::: 节选 :::
3. Hive函数 以及 Linux终端执行

3.1 终端执行Hive sql语句

hive -e SQL语句

hive  -e  "select  *  from  zimo.student"

hive -f SQL脚本

hive -f /home/zimodata/test.sql

3.2 Hive 内置函数

  1. 字符串函数

    ----- 字符串函数 -----
    select substr("abcdef",3,3);
    select concat("hello","zimo");
    select concat("hello","zimo",null);
    select concat_ws("|","hello","zimo","love");
    select concat_ws("|","hello",null,"zimo","love");
    select replace("hello zimo","hello","nihao");
    select split("hello_zimo","_");
    select split("hello_zimo","_")[1];
  2. 日期函数

    ----- 日期函数 -----
    select date_sub('2022-5-5',10);
    select date_add('2022-4-21',10);
    select from_unixtime(1651999999);
    select year('2022-5-5 20:13:14');
    select month('2022-5-5 20:13:14');
    select day('2022-5-5 20:13:14');
    select hour('2022-5-5 20:13:14');
    select minute('2022-5-5 20:13:14');
    select second('2022-5-5 20:13:14');
  3. 数学函数

    ----- 数学函数 -----
    -- 保留小数round(数字,保留位数)
    select round(3.14159265857,5);
    select rand();
    select abs(-4.5);
    select floor(4.5);
    select ceil(4.5);
  4. 其他函数

    ----- 其他函数 -----
    select if(20>rand()*40,'hello','zimo');
    select coalesce(null,null,null,3,null,4);
  5. case when 函数

    ----- case/when-then函数 -----
    select age,case when age <22 then '小菜鸡'
    when  age <=24 then '雏鸡'
    else '老油鸡' end as age_type_chicken
    from student;
    select age,
    case age when 20 then '小菜鸟'
    when 21 then '菜鸟'
    when 22 then '中鸟'
    when 25 then '老鸟'
    else '猛鸟' end as age_type_bird
    from student;
    select case when age <23 then '小毛孩'
    when  age <25 then '猛男'
    else '老油条' end as age_level,count(1) as cn
    from student
    group  by
    case when age <23 then '小毛孩'
    when  age <25 then '猛男'
    else '老油条' end;

3.3 Hive 自定义函数

用户自定义函数简称UDF (user-defined function)自定义函数总共有3类,是根据函数输入输出的行数来区分的,分别是

  1. udf 函数 【普通函数,一进一出】
  2. udaf 函数 【聚合函数,多进一出】
  3. udtf 函数 【表生成函数,一进多出】


  1. 加入依赖
  2. 自定义类,集成UDF
  3. 重写方法
  4. 打包
  5. 上传
  6. 重启
  7. 注册,使用

4. Hive 函数高阶

4.1 爆炸函数

explode函数,又叫“爆炸函数”,可以炸开数据。explode函数接收map或者array类型的数据作为参数,然后把参数中的每个元素炸开变成一行数据,一个元素一行。一般情况下,explode函数可以直接使用即可,也可以根据需要结合lateral view侧视图使用。
:::
== 操作要求 ==
- 1) 将下面的记录逐行原样返回,全部照抄。
- 2) 从上面这篇Hive函数教程的最后一句之后续写下去。
::: 记录 :::
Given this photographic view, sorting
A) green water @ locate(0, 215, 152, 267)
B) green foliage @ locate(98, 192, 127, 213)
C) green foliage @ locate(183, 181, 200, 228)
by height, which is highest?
:::
== 任务答案 ==
- 1)
Given this photographic view, sorting
A) green water @ locate(0, 215, 152, 267)
B) green foliage @ locate(98, 192, 127, 213)
C) green foliage @ locate(183, 181, 200, 228)
by height, which is highest?

- 2)
select explode(`array`('hello','zimo','dashuaibi')) as element;
select explode(`map`('id',1314,'name','zimo','age',18)) as (k,v);
select explode(split('hello_zimo_shi_dashuaibi','_')) as item;

Hive 进阶篇_第7张图片

create table NBA_Championship(
    teamname string,
    winyear array<string>
)row format delimited fields terminated by ','
collection items terminated by '|';


  1. explode函数属于UDTF函数,即表生成函数,explode函数执行返回的结果可以理解为一张虚拟的表,其数据来源于源表;
  2. 不能在查询源表的时候,既想返回源表字段又想返回explode生成的虚拟表字段。通俗点讲,两张表,不能只查询一张表但是返回分别属于两张表的字段;
  3. -- 报错语句,UDTF函数返回的是一个虚拟表, 因为不能将字段与表一起查看,所以报错
    select teamname,explode(winyear) from NBA_Championship;		


4.2 Lateral View 侧视图

Lateral View 侧视图,用于搭配UDTF类型功能的函数使用,以解决UDTF函数 查询限制的问题。侧视图的原理:将UDTF的结果构建成一个类似于视图的表,然后将原表中的每一行和UDTF函数输出的每一行进行连接,生成一张新的虚拟表。这样就避免了UDTF的使用限制问题。使用lateral view时也可以对UDTF产生的记录设置字段名称,产生的字段可以用于group by、order by 、limit等语句中,不需要再单独嵌套一层子查询。一般只要使用UDTF,就会固定搭配lateral view使用

select teamname,year from NBA_Championship a lateral view explode(winyear)
b as year;
select teamname,year from NBA_Championship a lateral view explode(winyear)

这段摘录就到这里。